# Passage provided

Page MenuHomePhabricator

Some linebreak chars in <ref>'s name attribute (and possibly other attributes as well) not handled correctly by Parsoid's Cite implementation
Closed, ResolvedPublic

Description

Spinning off a new task from T263698#6492289

Parsoid's Cite impl doesn't seem to have the right regexp for handling whitespace chars in ref names

In this snippet below, even the non-visible line break chars should be replaced with a space char. Check out output in a wiki sandbox to see how the core Cite extension handles it.

test<ref name="a
b">asdf</ref>

blah<ref name="a
b" />

test<ref name="a
b">qwer</ref>

blah<ref name="a
b" />

<references />

Event Timeline

ssastry triaged this task as Medium priority.Nov 16 2020, 9:29 PM
ssastry moved this task from Needs Triage to Current & Upcoming Work on the Parsoid board.
ssastry renamed this task from Some linebreak chars in <ref> not handled correctly by Parsoid's Cite implementation to Some linebreak chars in <ref>'s name attribute (and possibly other attributes as well) not handled correctly by Parsoid's Cite implementation.Nov 16 2020, 9:31 PM

This is done in core as part of the general extension handling, by Sanitizer::decodeTagAttributes() (called from Parser::extensionSubstitution). The code in question is:

		foreach ( $pairs as $set ) {
			$attribute = strtolower( $set[1] );

			// Filter attribute names with unacceptable characters
			if ( !preg_match( self::getAttribNameRegex(), $attribute ) ) {
				continue;
			}

			$value = self::getTagAttributeCallback( $set );

			// Normalize whitespace
			$value = preg_replace( '/[\t\r\n ]+/', ' ', $value );
			$value = trim( $value );

			// Decode character references
			$attribs[$attribute] = self::decodeCharReferences( $value );
		}
		return $attribs;

I don't like this code in core as a general principle, because it makes it hard for extensions to access newlines/tabs/etc even if they want them; like with other stripping issues, the pragmatic solution in existing code is to have the end-user wrap the argument with a <nowiki>....</nowiki> tag and then fetch the unstripped text from the strip state.

Here, close examination reveals that you can sneak a tab/newline into the attribute value by HTML-entity-encoding it, since the entity decoding is done *after* the whitespace normalization. Eg:

<myExtension name="  whitespace  stripped  here  ">

gives the attribute value whitespace stripped here (no leading/trailing, all single spaces). If you wanted the literal value typed, you'd need to write:

<myExtension name="&#32; whitespace&#32; stripped&#32; here &#32;">

Is this wikitext behavior intuitive/discoverable/documented anywhere?

# Stored data
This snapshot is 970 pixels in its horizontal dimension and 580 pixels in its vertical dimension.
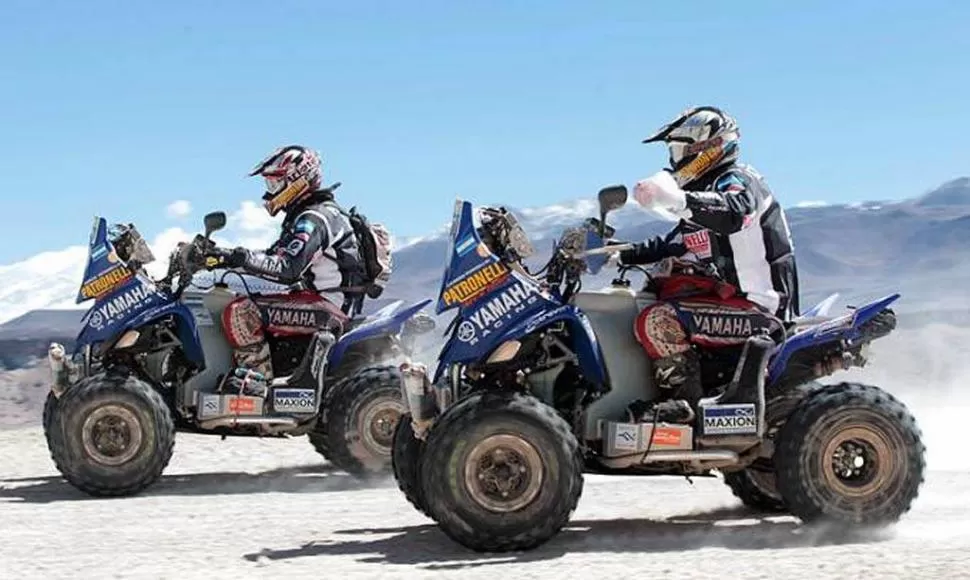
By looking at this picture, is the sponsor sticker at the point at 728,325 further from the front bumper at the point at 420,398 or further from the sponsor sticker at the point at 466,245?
the front bumper at the point at 420,398

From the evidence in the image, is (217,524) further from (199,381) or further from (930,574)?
(930,574)

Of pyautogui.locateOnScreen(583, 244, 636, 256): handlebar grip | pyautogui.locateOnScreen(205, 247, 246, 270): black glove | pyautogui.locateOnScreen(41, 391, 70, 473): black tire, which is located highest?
pyautogui.locateOnScreen(205, 247, 246, 270): black glove

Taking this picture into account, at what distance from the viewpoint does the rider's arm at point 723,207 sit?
8.29m

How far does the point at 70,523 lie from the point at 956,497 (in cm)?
614

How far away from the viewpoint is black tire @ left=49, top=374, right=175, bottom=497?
11266mm

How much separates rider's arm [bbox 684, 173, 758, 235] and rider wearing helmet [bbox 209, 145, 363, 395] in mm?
4451

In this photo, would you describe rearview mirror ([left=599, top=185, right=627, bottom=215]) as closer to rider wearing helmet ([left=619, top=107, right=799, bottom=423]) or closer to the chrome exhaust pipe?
rider wearing helmet ([left=619, top=107, right=799, bottom=423])

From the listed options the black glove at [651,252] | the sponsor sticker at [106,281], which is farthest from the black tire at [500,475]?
the sponsor sticker at [106,281]

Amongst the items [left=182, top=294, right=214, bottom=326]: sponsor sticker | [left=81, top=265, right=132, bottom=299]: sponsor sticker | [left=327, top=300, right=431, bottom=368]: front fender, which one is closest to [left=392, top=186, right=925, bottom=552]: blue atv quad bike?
[left=327, top=300, right=431, bottom=368]: front fender

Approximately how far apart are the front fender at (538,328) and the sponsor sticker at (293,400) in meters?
3.56

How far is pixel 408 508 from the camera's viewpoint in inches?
415

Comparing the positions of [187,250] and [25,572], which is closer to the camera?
A: [25,572]

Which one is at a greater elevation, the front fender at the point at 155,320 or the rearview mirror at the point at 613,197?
the rearview mirror at the point at 613,197

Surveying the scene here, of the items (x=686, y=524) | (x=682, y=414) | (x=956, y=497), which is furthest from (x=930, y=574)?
(x=956, y=497)
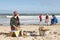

# Written exercise A
Repeat the passage of the Phabricator task about Parsoid's Cite handling from "I don't like" to "the strip state.".
# Written exercise B
In the Phabricator task about Parsoid's Cite handling, which core function performs the whitespace normalization of tag attribute values?
# Written exercise C
Translate this sentence from the Phabricator task about Parsoid's Cite handling into Spanish: "This is done in core as part of the general extension handling, by Sanitizer::decodeTagAttributes() (called from Parser::extensionSubstitution)."

# Written reply A
I don't like this code in core as a general principle, because it makes it hard for extensions to access newlines/tabs/etc even if they want them; like with other stripping issues, the pragmatic solution in existing code is to have the end-user wrap the argument with a <nowiki>....</nowiki> tag and then fetch the unstripped text from the strip state.

# Written reply B
Sanitizer::decodeTagAttributes(), called from Parser::extensionSubstitution.

# Written reply C
Esto se hace en el núcleo como parte del manejo general de extensiones, mediante Sanitizer::decodeTagAttributes() (invocado desde Parser::extensionSubstitution).